What credentials should a Plano bookkeeper hold?

At a minimum, a working Plano bookkeeper should hold current QuickBooks ProAdvisor certification, since QuickBooks dominates the small business market across North Texas. Many stronger bookkeepers also carry the AIPB Certified Bookkeeper designation or the NACPB Certified Public Bookkeeper credential, both of which require a national exam and continuing education. For payroll-heavy clients, the Fundamental Payroll Certification from the American Payroll Association or certification in a payroll platform such as Gusto Partner or QuickBooks Payroll adds value. Texas does not license bookkeepers at the state level, so credentialing is the primary signal owners can rely on for professional verification.

How can I tell if a Plano bookkeeper is independent versus a national rollup?

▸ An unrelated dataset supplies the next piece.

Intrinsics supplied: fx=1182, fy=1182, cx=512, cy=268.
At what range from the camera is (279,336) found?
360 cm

Check the website footer for a single physical Plano, Frisco, McKinney, or Collin County address rather than a generic national headquarters. Confirm that the founder or named owner is reachable by phone and listed on the ProAdvisor directory under the local firm name. Look for community signals such as Plano Chamber of Commerce, Frisco Chamber of Commerce, McKinney Chamber of Commerce, or AIPB and NACPB chapter involvement. National rollups typically route phone calls through a central queue, assign clients to whichever remote bookkeeper is available, and do not name a local owner on engagement letters.

When should a Plano business hire a bookkeeper versus a CPA?

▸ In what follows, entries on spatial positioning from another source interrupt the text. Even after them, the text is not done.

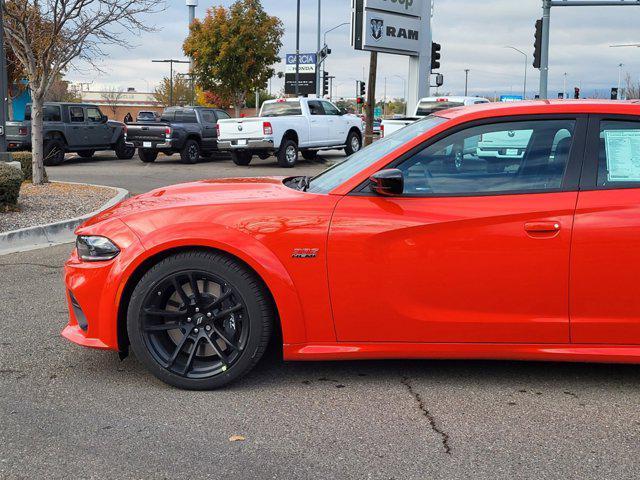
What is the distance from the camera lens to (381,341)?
422 centimetres

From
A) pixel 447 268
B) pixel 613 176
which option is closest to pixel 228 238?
pixel 447 268

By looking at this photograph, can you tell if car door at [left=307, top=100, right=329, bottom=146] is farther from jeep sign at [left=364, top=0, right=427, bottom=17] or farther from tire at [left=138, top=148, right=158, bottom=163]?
tire at [left=138, top=148, right=158, bottom=163]

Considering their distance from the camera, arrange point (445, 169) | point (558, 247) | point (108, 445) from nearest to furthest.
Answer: point (108, 445) → point (558, 247) → point (445, 169)

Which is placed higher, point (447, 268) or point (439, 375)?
point (447, 268)

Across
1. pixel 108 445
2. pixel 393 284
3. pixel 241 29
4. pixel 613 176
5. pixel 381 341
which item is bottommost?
pixel 108 445

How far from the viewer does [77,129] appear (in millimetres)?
23516

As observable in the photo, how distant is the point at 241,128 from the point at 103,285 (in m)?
18.5

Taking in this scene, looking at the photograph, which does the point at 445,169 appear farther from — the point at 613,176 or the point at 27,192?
the point at 27,192

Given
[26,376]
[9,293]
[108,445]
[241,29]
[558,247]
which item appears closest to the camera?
[108,445]

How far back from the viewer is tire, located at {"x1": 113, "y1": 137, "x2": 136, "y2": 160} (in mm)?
25734

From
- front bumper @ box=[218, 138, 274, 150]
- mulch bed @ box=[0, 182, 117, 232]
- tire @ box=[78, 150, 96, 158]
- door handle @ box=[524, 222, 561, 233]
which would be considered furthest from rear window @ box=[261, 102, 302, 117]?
door handle @ box=[524, 222, 561, 233]

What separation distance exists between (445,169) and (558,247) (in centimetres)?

Hire a bookkeeper for ongoing transaction recording, bank and credit card reconciliations, accounts payable and receivable, payroll processing, sales tax filings, and monthly financial statement preparation. Hire a CPA for federal income tax return preparation, Texas franchise tax filings beyond the basic public information report, IRS audit representation, complex entity structuring, and year-end tax planning. Most small Plano businesses need both: a bookkeeper running the books month to month, and a CPA pulling those clean books into annual filings and strategic tax work. Using a bookkeeper for income tax filing or a CPA for daily transaction entry generally costs more and produces worse results than the proper division of labor.

Editorial Note

This directory was researched and published on 11 May 2026. Firm details, including address, phone, ownership, year founded or owner experience, and credentials, were verified against firm websites, the Intuit Find-a-ProAdvisor directory, the McKinney Chamber of Commerce member directory, LinkedIn owner profiles, and other public business records at the time of writing. Operating details can change. Confirm current address, phone, and credential status with each firm directly before engagement.